> _Text block_:
Am Govt Homework 1 Answers - Student Three

From Conservapedia

Jump to: navigation, search

Question 1

Participation in politics is important because it is a vital way to have a voice in the direction of our country. Those who can't be bothered to be involved should not complain when they are unhappy with the current political climate. Voting is not only a God-given right in our nation, but a duty to all its citizens. My one vote counts just as importantly as that of an outspoken celebrity or even the votes of the candidates themselves. Those too young to vote can still participate by door-to-door advertisement, putting signs in yards, making calls, stuffing envelopes -- no one is too insignificant to make a difference in the politial arena.

Terrific answer - the best in the class on this question.

Question 2

Article I of the Constitution establishes Congress and the Legislative branch. Article II, in its 4 sections, establishes Presidency and the authority of the Executive branch. Article III establishes the Judiciary and the U.S. Supreme Court.

Excellent again.

Question 3

Article II, Section 1, Claus 5 of the U.S. Constitution establishes that only a natural born citizen of the United States may become president of the United States.

Correct - fixing the typo: "Claus 5" -> "Clause 5"

Question 5

Police officers patroling the New Jersey State Turnpike work for the state government. These officers monitor activity statewide. NYPD officers work for the local government for the city of New York monitoring activity city-wide. Officers of the FBI work on a federal level monitoring issues of national security.

Superb answer, which explains all three levels of government well.

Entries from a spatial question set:
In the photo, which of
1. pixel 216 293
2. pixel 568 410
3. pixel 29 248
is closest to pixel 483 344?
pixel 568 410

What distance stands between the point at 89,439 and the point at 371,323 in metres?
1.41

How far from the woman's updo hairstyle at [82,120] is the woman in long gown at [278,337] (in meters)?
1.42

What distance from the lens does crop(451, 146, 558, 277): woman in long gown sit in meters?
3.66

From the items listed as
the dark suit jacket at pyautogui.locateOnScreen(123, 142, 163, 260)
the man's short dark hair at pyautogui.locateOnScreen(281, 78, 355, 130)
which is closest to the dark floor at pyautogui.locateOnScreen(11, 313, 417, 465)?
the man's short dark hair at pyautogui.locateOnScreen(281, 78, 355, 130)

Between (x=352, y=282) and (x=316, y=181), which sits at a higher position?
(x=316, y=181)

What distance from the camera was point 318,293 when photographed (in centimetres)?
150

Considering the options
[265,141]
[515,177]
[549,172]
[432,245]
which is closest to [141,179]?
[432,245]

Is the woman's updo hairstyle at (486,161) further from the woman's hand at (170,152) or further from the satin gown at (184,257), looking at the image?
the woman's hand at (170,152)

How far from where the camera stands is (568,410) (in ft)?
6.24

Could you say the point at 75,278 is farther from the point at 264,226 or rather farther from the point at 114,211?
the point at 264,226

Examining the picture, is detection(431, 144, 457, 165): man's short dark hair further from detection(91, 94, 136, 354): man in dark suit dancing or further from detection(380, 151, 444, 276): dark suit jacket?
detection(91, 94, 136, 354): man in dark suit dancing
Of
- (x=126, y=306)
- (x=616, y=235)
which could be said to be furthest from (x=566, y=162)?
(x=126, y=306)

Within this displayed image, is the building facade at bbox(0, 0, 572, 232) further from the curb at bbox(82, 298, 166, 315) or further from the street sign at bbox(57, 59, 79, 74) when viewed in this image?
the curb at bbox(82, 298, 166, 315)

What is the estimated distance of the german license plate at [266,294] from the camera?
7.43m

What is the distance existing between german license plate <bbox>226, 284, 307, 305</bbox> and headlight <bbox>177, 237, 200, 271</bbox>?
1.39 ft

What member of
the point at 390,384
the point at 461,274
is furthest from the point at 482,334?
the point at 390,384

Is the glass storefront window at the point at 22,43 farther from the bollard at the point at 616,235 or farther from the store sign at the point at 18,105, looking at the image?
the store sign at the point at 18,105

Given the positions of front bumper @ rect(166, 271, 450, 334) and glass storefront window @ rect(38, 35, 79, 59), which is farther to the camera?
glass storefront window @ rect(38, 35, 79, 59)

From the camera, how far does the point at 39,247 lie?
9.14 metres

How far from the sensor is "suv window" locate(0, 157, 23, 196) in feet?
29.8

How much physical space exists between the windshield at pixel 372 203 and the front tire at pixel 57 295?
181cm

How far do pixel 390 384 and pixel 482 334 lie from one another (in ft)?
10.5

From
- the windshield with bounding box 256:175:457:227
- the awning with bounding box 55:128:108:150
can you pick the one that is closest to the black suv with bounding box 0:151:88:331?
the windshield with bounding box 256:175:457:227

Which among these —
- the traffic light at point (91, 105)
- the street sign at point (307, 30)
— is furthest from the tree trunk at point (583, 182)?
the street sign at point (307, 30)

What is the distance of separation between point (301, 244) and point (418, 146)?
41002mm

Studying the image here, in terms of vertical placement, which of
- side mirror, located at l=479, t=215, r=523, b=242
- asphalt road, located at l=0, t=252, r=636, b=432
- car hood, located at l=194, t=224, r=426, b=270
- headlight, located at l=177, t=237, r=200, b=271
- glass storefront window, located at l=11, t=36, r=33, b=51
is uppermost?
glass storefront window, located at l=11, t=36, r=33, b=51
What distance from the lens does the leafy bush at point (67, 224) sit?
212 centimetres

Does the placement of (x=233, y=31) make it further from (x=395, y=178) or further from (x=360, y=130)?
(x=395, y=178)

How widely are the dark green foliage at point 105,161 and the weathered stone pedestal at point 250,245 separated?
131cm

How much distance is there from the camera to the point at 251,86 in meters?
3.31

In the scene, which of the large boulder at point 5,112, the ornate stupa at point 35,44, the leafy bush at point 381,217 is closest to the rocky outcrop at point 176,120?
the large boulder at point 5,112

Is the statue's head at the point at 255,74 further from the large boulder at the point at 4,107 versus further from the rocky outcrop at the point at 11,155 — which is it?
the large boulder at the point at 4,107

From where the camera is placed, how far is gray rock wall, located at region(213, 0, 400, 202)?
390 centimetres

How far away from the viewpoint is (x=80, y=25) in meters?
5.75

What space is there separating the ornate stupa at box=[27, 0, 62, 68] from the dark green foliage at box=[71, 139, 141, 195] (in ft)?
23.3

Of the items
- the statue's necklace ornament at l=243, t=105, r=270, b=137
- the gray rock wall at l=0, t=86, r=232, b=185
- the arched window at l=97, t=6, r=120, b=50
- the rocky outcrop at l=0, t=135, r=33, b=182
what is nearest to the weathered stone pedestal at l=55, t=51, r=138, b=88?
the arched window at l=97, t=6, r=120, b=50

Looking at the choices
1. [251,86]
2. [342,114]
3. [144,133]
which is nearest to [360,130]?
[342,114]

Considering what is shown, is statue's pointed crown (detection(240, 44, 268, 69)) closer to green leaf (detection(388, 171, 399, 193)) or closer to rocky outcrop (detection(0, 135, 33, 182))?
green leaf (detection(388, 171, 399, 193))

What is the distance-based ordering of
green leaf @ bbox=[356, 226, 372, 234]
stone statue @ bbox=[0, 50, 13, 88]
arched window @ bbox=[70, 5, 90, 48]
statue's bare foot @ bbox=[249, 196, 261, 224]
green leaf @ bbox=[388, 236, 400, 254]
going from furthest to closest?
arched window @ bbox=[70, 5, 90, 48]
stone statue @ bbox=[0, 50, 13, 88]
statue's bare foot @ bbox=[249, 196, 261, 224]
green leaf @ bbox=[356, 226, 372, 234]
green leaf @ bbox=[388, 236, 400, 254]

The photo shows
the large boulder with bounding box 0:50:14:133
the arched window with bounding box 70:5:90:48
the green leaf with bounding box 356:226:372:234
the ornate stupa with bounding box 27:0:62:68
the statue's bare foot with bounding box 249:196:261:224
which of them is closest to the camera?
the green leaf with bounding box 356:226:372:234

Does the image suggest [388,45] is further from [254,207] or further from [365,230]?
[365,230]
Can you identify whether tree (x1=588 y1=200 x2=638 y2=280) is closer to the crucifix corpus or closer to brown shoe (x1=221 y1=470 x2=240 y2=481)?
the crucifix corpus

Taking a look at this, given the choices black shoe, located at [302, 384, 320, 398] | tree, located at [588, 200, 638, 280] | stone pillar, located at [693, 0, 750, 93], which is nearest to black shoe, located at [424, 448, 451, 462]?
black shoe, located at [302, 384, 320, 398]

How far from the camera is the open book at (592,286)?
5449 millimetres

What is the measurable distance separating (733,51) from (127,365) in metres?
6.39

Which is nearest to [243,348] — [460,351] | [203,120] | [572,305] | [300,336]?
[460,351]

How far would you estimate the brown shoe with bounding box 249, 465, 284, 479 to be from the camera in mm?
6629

> _What you need to do_:
Render this sentence from the government homework answers in Spanish: "Article III establishes the Judiciary and the U.S. Supreme Court."

> _Result of the task_:
El Artículo III establece el Poder Judicial y la Corte Suprema de los EE. UU.